__Herausforderung__. Nenne alle Akteure, die im Auszug zur Zukunft der Kreditinstitute als „geschickt meinungsbildend“ bezeichnet werden.

----- Auszug

Mit dem Aufkommen von Direktbanken, Big- und Fintechs wird seit einigen Jahren die Frage diskutiert, ob Kreditinstitute nach herkömmlichem Muster überhaupt noch gebraucht werden. Werden nicht in Zukunft digitale Plattformen die Funktion als Intermediäre übernehmen und somit das Ende der traditionellen Kreditwirtschaft einläuten?

Einer der bekanntesten Vordenker des digitalen Wandels in Deutschland, Christoph Keese, hat - wie viele andere auch - diese Ansicht in seinen Büchern und Vorträgen immer wieder bekräftigt. In vielen Zeitschriften und in den Tagesmedien findet diese These ebenso zahlreiche Unterstützer. Bigtechs und Fintechs selbst und die Beraterzunft wirken dabei geschickt meinungsbildend und treffen auf tradierte Banker, die sich nicht dem Vorwurf aussetzen wollen, den disruptiven Charakter des digitalen Zeitalters nicht verstanden und in harte Strategieschwenks umgesetzt zu haben.

Mausklick-Banking gibt es nicht nur auf Plattformen

In einer Beilage des Handelsblatts zum Thema Mittelstandsfinanzierung war ein Beitrag eines Fintechs wie folgt überschrieben: "Mit einem Mausklick - Kein Mittelständler, der Geld braucht, muss heutzutage noch zur Bank gehen. Eine Vielzahl von Online-Plattformen bietet ein breites Spektrum an Finanzinstrumenten an."

Das stimmt zwar, aber der hier erweckte Anschein, dass "Mausklick-Banking" nur über Plattformen funktioniert, ist durch das individuelle Interesse des besagten Fintechs gesteuert und so nicht korrekt (auch wenn Sparkassen und Banken hier noch viele Hausaufgaben zu erledigen haben). Im Privatkundengeschäft ist digitales Banking schon heute gang und gäbe (auch bei traditionellen Sparkassen und Filialbanken). Aber ebenso Unternehmen jeglicher Größe können hierauf schrittweise zurückgreifen.

Firmenkundengeschäft ist mehr als bequemer Kreditabschluss

Es ist aber nicht hinreichend, als Basis für maßgebliche strategische Entscheidungen die Beziehung von Unternehmenskunde und Kreditinstitut auf den Aspekt bequemer Finanzierungsbeschaffung zu reduzieren. Tatsächlich umfasst das Angebot einer Sparkasse oder Bank neben einer Vielzahl einfacher, standardisierter Angebote, wie zum Beispiel einer Instant-Payment-Überweisung oder eines Standard-Förderkredites, zusätzlich auch ein ganzes Bündel von Produkten und Dienstleistungen, die oft erst in der Gesamtheit oder in ihrer spezifischen Ausformung beziehungsweise im Zusammenhang mit expliziter Beratung einen Mehrwert für die Unternehmenskunden bieten.

----------
----- Ausgangsdaten

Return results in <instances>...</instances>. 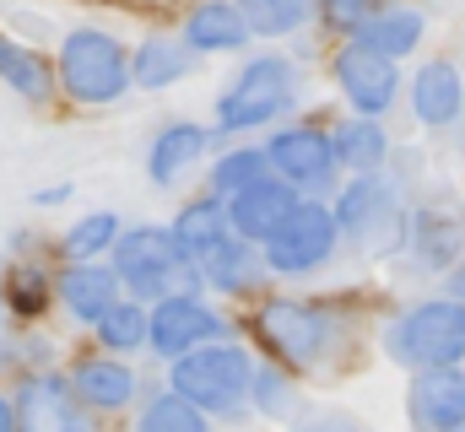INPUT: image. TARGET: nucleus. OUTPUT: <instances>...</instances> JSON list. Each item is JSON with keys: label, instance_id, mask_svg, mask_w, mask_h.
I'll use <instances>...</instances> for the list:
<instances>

----------

__Lösung__. Als geschickt meinungsbildend werden Bigtechs, Fintechs und die Beraterzunft bezeichnet.